Oddbean new post about | logout
 There's a natural equilibrium between the amount of welfare your state provides and how porous your borders can be.

Open borders only make sense with no welfare state, so opening your border will inevitably lead to the collapse of the welfare state. 
 As I said, elsewhere, I'm okay with the welfare state collapsing (it will, anyway, eventually), but 

I think most of the people promoting open borders don't realize that it will result in all welfare being privatized and largely disappearing. 
 Well, I am being charitable.
Some of them are probably promoting open borders because they know it'll collapse the welfare state rapidly and eventually lead to anarchy.

A lot of people are eager to build on some ashes, so they're arsonists. 
 I don't think welfare systems typically collapse. Rome's grain dole lasted centuries.

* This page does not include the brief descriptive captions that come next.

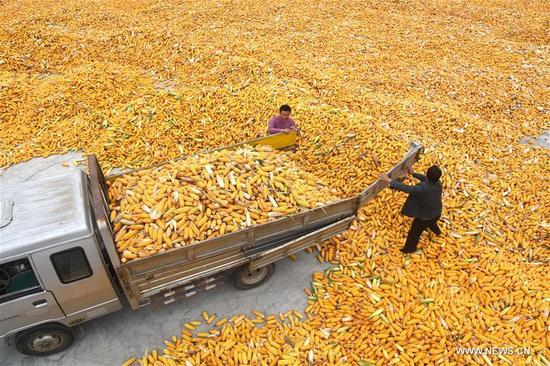 Farmers unload corn in Gouya Village of Dazhuang Town in Yinan County, east China's Shandong Province, Oct. 8, 2017. (Xinhua/Xu Zhongting)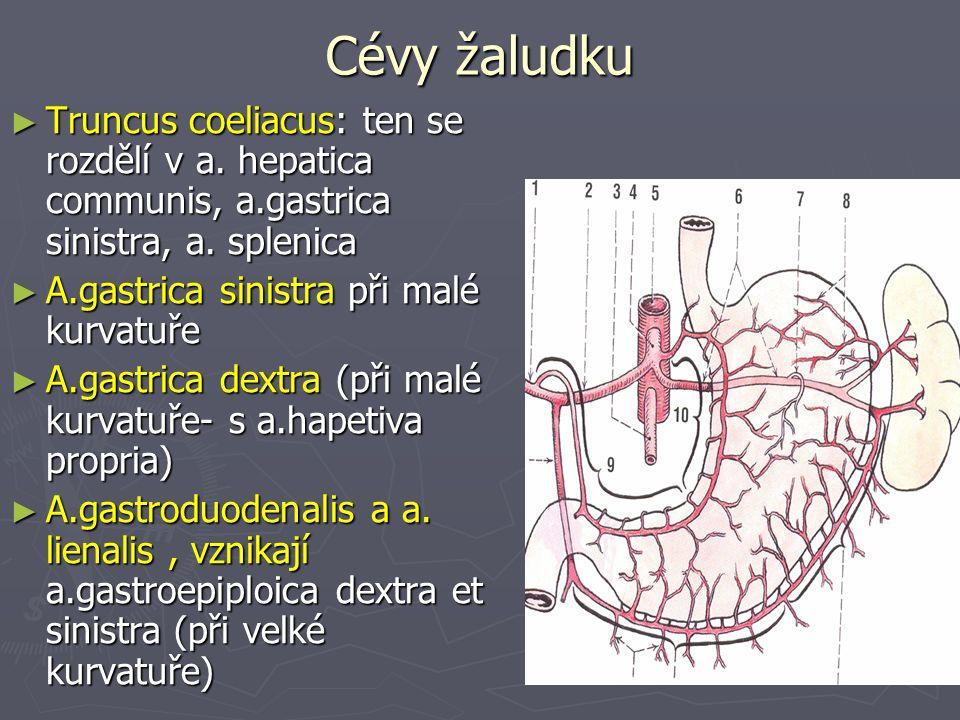 Cévy žaludku ► Truncus coeliacus: ten se rozdělí v a.
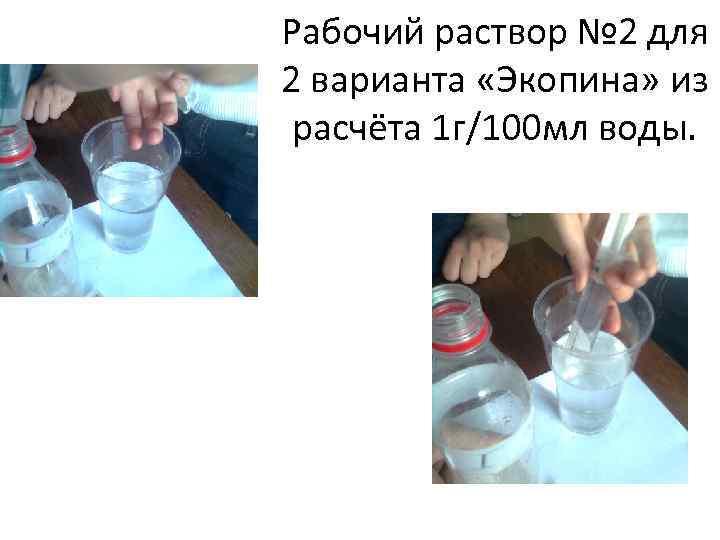 Рабочий раствор № 2 для 2 варианта «Экопина» из расчёта 1 г/100 мл воды.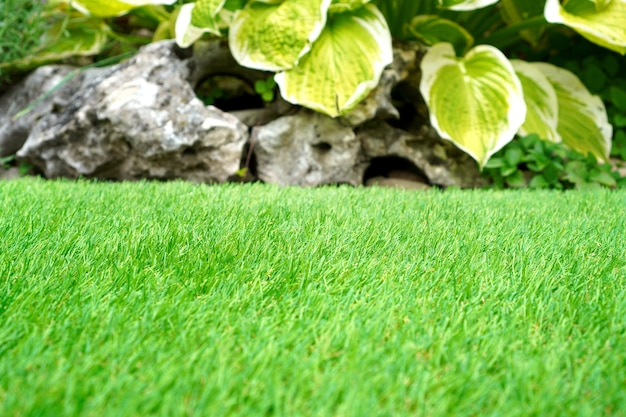 Beautiful artificial grass in the yard.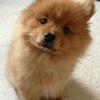 Tae, chien Spitz japonais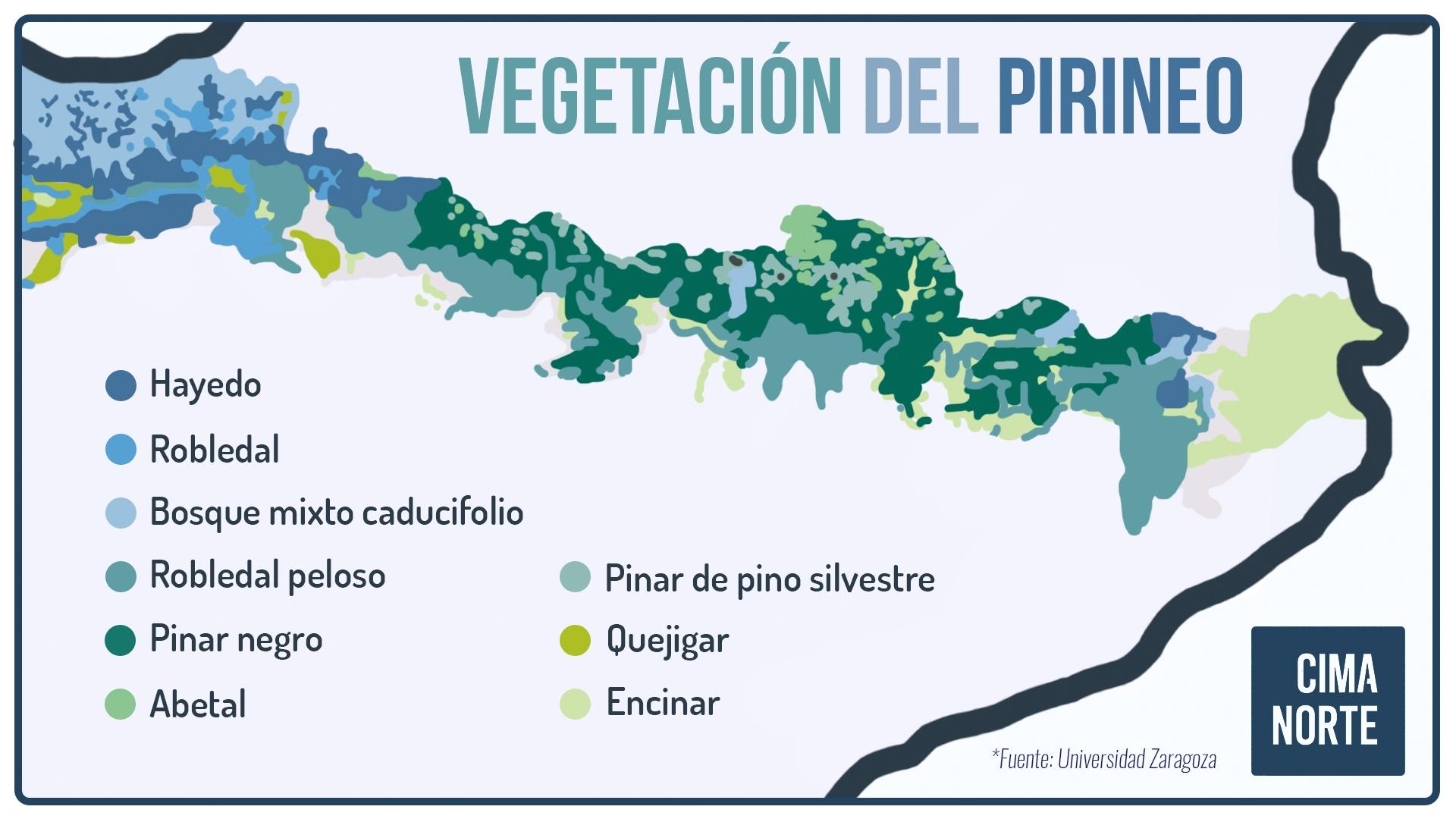 formaciones vegetales potenciales pirineo mapa vegetacion pirineo cima norte infografia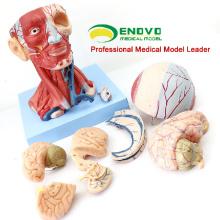 MUSCLE15 (12309) Tête modèle anatomique d'enseignement avec des muscles et l'anatomie de vaisseau sanguin de cerveau 12309
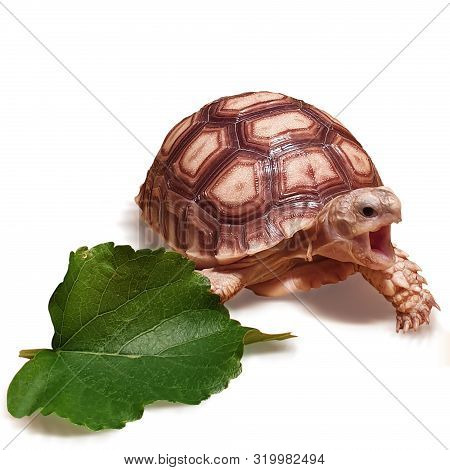 Little Tortoise Isolated, Close Up Baby Tortoise Hatching (african Spurred Tortoise), Birth Of New L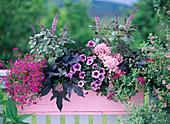 Rosa Holzkasten mit Lobelia (purpurnes Männertreu)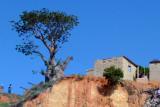 A sad baobab along Rio da Samba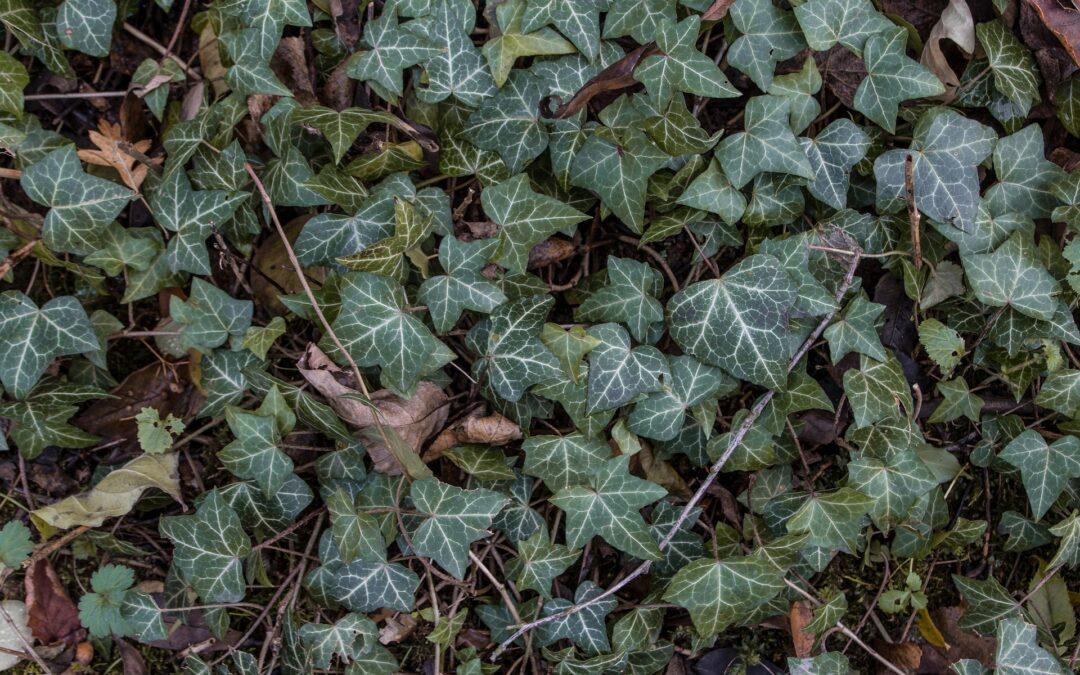 Efeu weitaus mehr als nur eine Kletterpflanze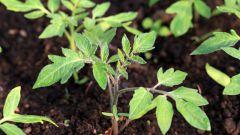 Чем и как подкормить рассаду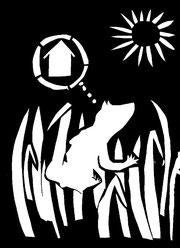 Illustration zu Andersen von Stefan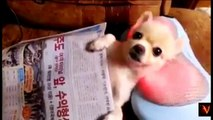 Funny Cute Animal Videos Youtube Compilation new 2016-cartoons compilation just for fun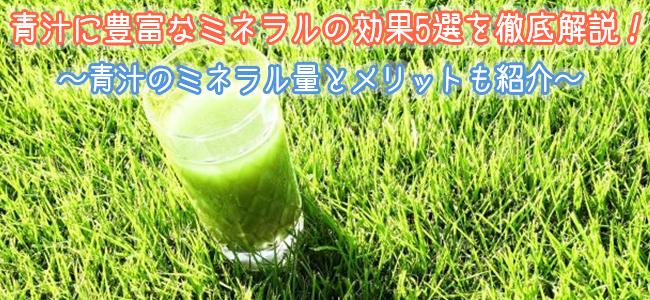 青汁に豊富なミネラルの効果5選を徹底解説!青汁のミネラル量とメリットも紹介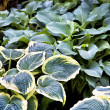 Stock Photo: Perennial Hosta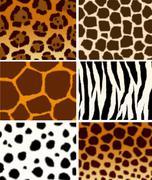 Animals skins  textures Stock Illustration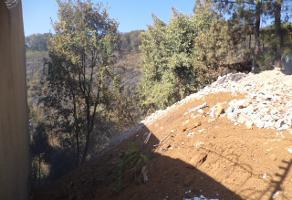 Foto de terreno habitacional en venta en  , del bosque, cuernavaca, morelos, 13635064 No. 01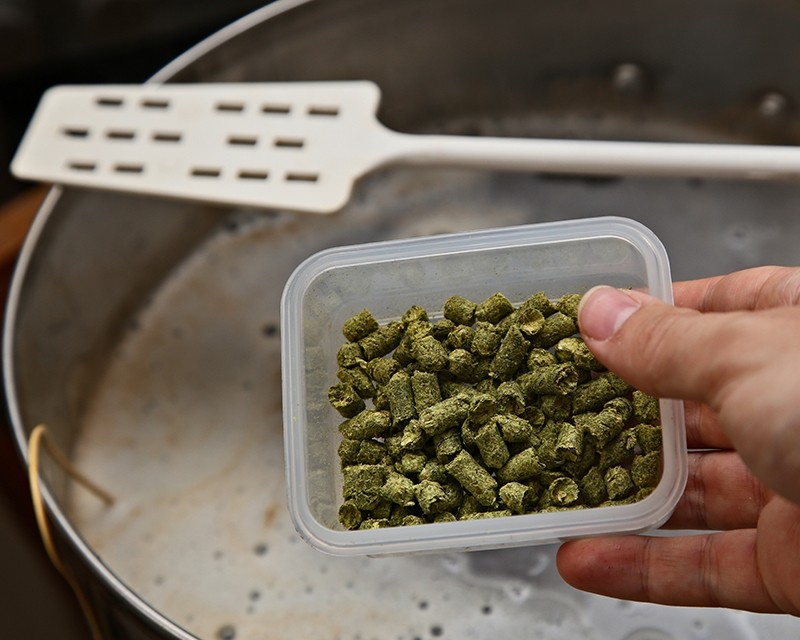 Master Your Craft Beer Making Starter Kit - Part Grain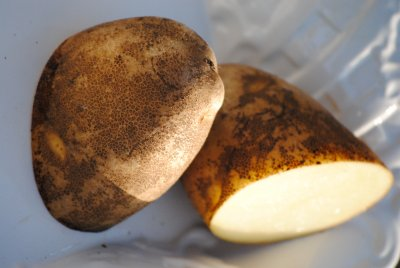 Potatoes, Cut Russet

Under stress, eligibility requirements are tightened, so the recipients have to work harder to demonstrate political reliability and ideological correctness. 
 Well, it would collapse down to a new equilibrium, at least.

From "Here is your mobile phone, fully-furnished apartment, preloaded debit card, free medical, dental and university, and now we'll fly in your 7 closest friends and relatives, too" to "three hots and a cot". 
 It would have to keep getting less generous and more restricted, the longer the border was open. 
 True.

Requirements can and probably will at some point escalate to proof-of-violence against regime-citical symbols and persons.

That and an expected level of (self-) loathing, poor self-care and emotional disregulation.

You know, like they already select for... 
 Ideological tests wouldn't work, as the open borders promoters are usually socialists and their test would be something like "Do you think we should let all poor people move here and get free stuff, so we can be nice and friends?"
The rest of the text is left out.